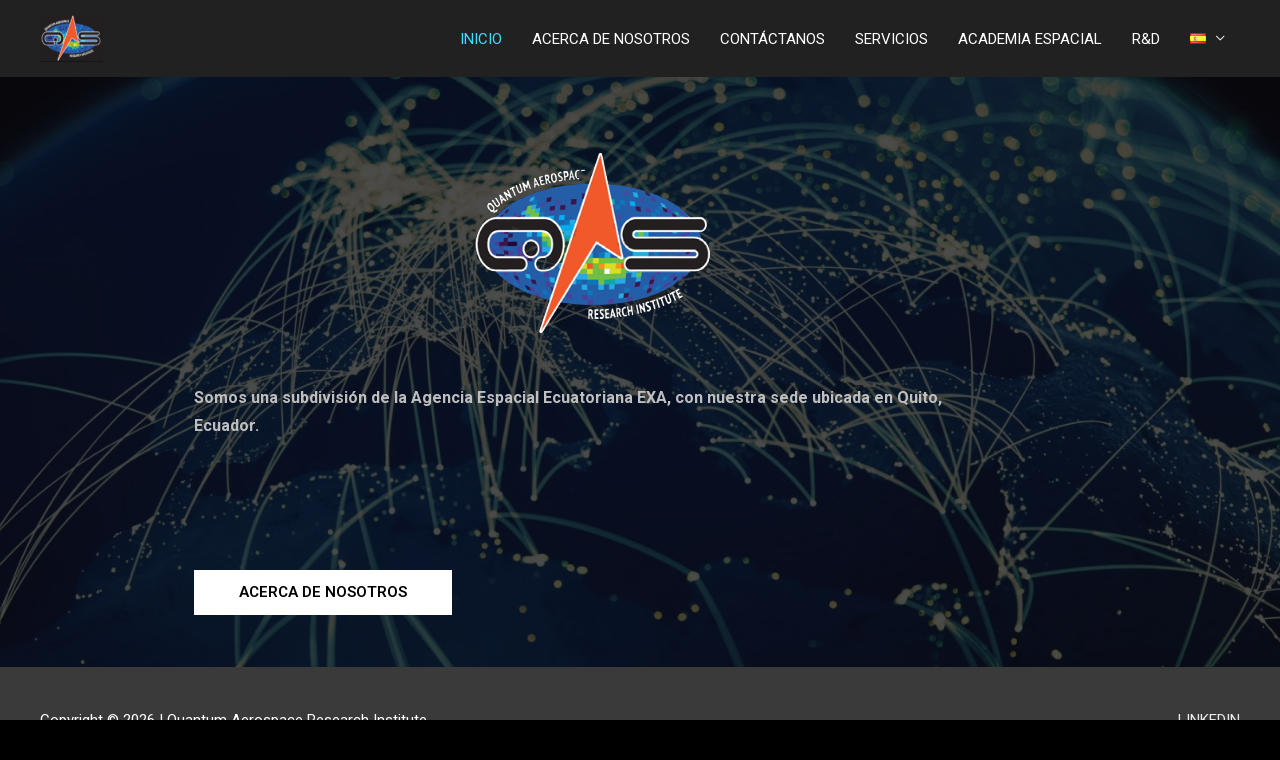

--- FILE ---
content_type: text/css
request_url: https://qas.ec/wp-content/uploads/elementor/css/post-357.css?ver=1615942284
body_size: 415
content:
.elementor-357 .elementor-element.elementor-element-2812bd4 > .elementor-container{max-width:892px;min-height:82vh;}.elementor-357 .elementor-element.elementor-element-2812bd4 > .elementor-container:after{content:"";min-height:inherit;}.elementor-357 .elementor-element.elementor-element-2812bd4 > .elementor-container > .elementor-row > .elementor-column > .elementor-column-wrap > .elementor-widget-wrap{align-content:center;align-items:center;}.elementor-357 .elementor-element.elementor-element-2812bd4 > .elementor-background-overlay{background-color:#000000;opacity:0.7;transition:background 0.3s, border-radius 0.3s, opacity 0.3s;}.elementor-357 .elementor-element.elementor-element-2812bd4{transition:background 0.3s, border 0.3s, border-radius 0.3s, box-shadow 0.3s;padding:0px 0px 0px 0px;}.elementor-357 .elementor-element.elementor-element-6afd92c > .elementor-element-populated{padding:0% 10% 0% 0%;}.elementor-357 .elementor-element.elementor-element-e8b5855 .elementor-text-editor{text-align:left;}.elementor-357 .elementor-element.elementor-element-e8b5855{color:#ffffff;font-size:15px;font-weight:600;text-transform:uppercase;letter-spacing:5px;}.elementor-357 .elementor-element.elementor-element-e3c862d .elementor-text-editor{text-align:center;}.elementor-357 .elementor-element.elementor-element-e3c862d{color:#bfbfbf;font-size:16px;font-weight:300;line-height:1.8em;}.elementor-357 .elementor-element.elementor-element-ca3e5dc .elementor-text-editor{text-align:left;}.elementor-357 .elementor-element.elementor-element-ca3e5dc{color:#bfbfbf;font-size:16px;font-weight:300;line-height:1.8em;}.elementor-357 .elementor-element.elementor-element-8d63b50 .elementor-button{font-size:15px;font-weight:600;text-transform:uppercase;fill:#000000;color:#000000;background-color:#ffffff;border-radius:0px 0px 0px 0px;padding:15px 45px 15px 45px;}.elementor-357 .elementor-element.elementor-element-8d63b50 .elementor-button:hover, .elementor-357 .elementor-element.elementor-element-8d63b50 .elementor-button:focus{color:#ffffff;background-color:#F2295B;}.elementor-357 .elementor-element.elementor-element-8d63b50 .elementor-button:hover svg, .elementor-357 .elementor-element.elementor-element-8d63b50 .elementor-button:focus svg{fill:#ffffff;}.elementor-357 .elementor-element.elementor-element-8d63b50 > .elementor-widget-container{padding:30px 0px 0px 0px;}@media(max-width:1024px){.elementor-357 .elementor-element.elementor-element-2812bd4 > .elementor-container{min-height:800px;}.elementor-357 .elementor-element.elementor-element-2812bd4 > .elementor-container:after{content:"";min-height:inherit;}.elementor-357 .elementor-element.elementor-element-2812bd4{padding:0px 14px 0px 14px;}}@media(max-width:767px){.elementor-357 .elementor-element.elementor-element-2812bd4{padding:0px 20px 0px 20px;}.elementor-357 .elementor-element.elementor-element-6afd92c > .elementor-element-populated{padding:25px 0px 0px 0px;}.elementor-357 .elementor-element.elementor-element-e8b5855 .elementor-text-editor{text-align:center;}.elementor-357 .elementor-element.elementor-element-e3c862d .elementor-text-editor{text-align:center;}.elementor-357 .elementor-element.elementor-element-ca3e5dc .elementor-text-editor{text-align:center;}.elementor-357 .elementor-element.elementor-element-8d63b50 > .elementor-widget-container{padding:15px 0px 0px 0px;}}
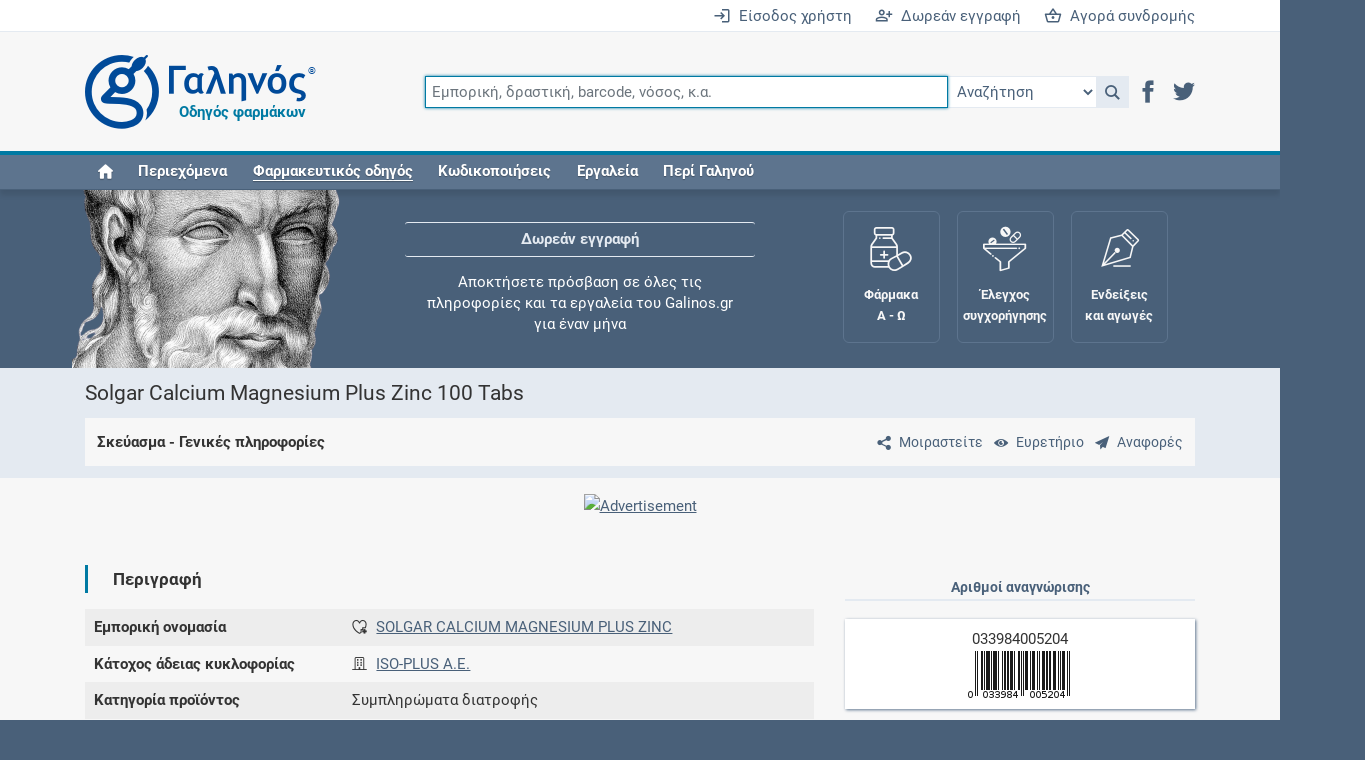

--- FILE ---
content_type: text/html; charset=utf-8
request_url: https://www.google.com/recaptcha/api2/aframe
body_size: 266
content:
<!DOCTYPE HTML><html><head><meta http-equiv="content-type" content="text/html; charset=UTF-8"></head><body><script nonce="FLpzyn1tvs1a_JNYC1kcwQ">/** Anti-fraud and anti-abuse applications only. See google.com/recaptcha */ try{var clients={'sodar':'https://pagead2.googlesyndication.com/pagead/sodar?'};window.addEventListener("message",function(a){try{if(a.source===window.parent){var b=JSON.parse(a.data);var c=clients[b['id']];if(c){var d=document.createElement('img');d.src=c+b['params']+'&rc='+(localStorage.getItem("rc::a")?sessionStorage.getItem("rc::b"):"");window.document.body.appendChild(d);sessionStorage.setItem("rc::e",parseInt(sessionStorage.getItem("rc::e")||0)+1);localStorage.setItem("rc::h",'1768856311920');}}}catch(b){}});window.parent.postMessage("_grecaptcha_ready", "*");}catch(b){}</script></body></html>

......

§ **Task description**
If an entry holds an image, omit that image and print the remainder exactly as it stands.

§ **Solved exercise**
--- FILE ---
content_type: text/css
request_url: https://qas.ec/wp-content/uploads/elementor/css/post-357.css?ver=1615942284
body_size: 415
content:
.elementor-357 .elementor-element.elementor-element-2812bd4 > .elementor-container{max-width:892px;min-height:82vh;}.elementor-357 .elementor-element.elementor-element-2812bd4 > .elementor-container:after{content:"";min-height:inherit;}.elementor-357 .elementor-element.elementor-element-2812bd4 > .elementor-container > .elementor-row > .elementor-column > .elementor-column-wrap > .elementor-widget-wrap{align-content:center;align-items:center;}.elementor-357 .elementor-element.elementor-element-2812bd4 > .elementor-background-overlay{background-color:#000000;opacity:0.7;transition:background 0.3s, border-radius 0.3s, opacity 0.3s;}.elementor-357 .elementor-element.elementor-element-2812bd4{transition:background 0.3s, border 0.3s, border-radius 0.3s, box-shadow 0.3s;padding:0px 0px 0px 0px;}.elementor-357 .elementor-element.elementor-element-6afd92c > .elementor-element-populated{padding:0% 10% 0% 0%;}.elementor-357 .elementor-element.elementor-element-e8b5855 .elementor-text-editor{text-align:left;}.elementor-357 .elementor-element.elementor-element-e8b5855{color:#ffffff;font-size:15px;font-weight:600;text-transform:uppercase;letter-spacing:5px;}.elementor-357 .elementor-element.elementor-element-e3c862d .elementor-text-editor{text-align:center;}.elementor-357 .elementor-element.elementor-element-e3c862d{color:#bfbfbf;font-size:16px;font-weight:300;line-height:1.8em;}.elementor-357 .elementor-element.elementor-element-ca3e5dc .elementor-text-editor{text-align:left;}.elementor-357 .elementor-element.elementor-element-ca3e5dc{color:#bfbfbf;font-size:16px;font-weight:300;line-height:1.8em;}.elementor-357 .elementor-element.elementor-element-8d63b50 .elementor-button{font-size:15px;font-weight:600;text-transform:uppercase;fill:#000000;color:#000000;background-color:#ffffff;border-radius:0px 0px 0px 0px;padding:15px 45px 15px 45px;}.elementor-357 .elementor-element.elementor-element-8d63b50 .elementor-button:hover, .elementor-357 .elementor-element.elementor-element-8d63b50 .elementor-button:focus{color:#ffffff;background-color:#F2295B;}.elementor-357 .elementor-element.elementor-element-8d63b50 .elementor-button:hover svg, .elementor-357 .elementor-element.elementor-element-8d63b50 .elementor-button:focus svg{fill:#ffffff;}.elementor-357 .elementor-element.elementor-element-8d63b50 > .elementor-widget-container{padding:30px 0px 0px 0px;}@media(max-width:1024px){.elementor-357 .elementor-element.elementor-element-2812bd4 > .elementor-container{min-height:800px;}.elementor-357 .elementor-element.elementor-element-2812bd4 > .elementor-container:after{content:"";min-height:inherit;}.elementor-357 .elementor-element.elementor-element-2812bd4{padding:0px 14px 0px 14px;}}@media(max-width:767px){.elementor-357 .elementor-element.elementor-element-2812bd4{padding:0px 20px 0px 20px;}.elementor-357 .elementor-element.elementor-element-6afd92c > .elementor-element-populated{padding:25px 0px 0px 0px;}.elementor-357 .elementor-element.elementor-element-e8b5855 .elementor-text-editor{text-align:center;}.elementor-357 .elementor-element.elementor-element-e3c862d .elementor-text-editor{text-align:center;}.elementor-357 .elementor-element.elementor-element-ca3e5dc .elementor-text-editor{text-align:center;}.elementor-357 .elementor-element.elementor-element-8d63b50 > .elementor-widget-container{padding:15px 0px 0px 0px;}}

--- FILE ---
content_type: text/html; charset=utf-8
request_url: https://www.google.com/recaptcha/api2/aframe
body_size: 266
content:
<!DOCTYPE HTML><html><head><meta http-equiv="content-type" content="text/html; charset=UTF-8"></head><body><script nonce="FLpzyn1tvs1a_JNYC1kcwQ">/** Anti-fraud and anti-abuse applications only. See google.com/recaptcha */ try{var clients={'sodar':'https://pagead2.googlesyndication.com/pagead/sodar?'};window.addEventListener("message",function(a){try{if(a.source===window.parent){var b=JSON.parse(a.data);var c=clients[b['id']];if(c){var d=document.createElement('img');d.src=c+b['params']+'&rc='+(localStorage.getItem("rc::a")?sessionStorage.getItem("rc::b"):"");window.document.body.appendChild(d);sessionStorage.setItem("rc::e",parseInt(sessionStorage.getItem("rc::e")||0)+1);localStorage.setItem("rc::h",'1768856311920');}}}catch(b){}});window.parent.postMessage("_grecaptcha_ready", "*");}catch(b){}</script></body></html>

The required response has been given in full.